The claim is that open weights are decels. I disagree. Can someone explain why this won't happen - Open frontier weights = Focus moves to other parts of the supply chain, i.e., energy/compute = cheaper energy/compute = cheaper AI training.


@teortaxesTex The funniest part of the OG post was him saying open source slows down progress. Where does he think Anthropic got their thinking architecture from? From OpenAI?
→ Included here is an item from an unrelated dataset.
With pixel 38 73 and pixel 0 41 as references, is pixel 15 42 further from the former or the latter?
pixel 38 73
Very well written! On point 3, how Open weight models will discourage AI Capex? Free Linux did not destroy cloud business model, it created it. Open weight is still hard to serve and needs ton of hardware; it will result in players like Fireworks, BaseTen and increase bargaining power of HyperScalars with closed labs. That said OAI, ANT have great future as they are getting vertically integrated and their APIs just work. So convenient and powerful! On point 5,, in a free market system, it is natural for closed labs to try to regulate OSS AI (censorship risk, cyber security etc. and there is merit to it), but there are equally powerful people on the other side; Nvidia, AMD, HyperScalars, Palantir and so many large enterprises who would want OSS AI to continue. I suspect an industry may emerge to make OSS models “safe”. The best way the west wins is by folding in east into its orbit - it has done it before; after all we want to be space travelling species who has achieved AGI and has cured cancer. If we do not think like that it means we don’t really believe in AGI and humanity as space travelling species. I really don’t think OAI, ANT have much to worry; they will succeed by being themselves. Open source doesn’t take it away from them.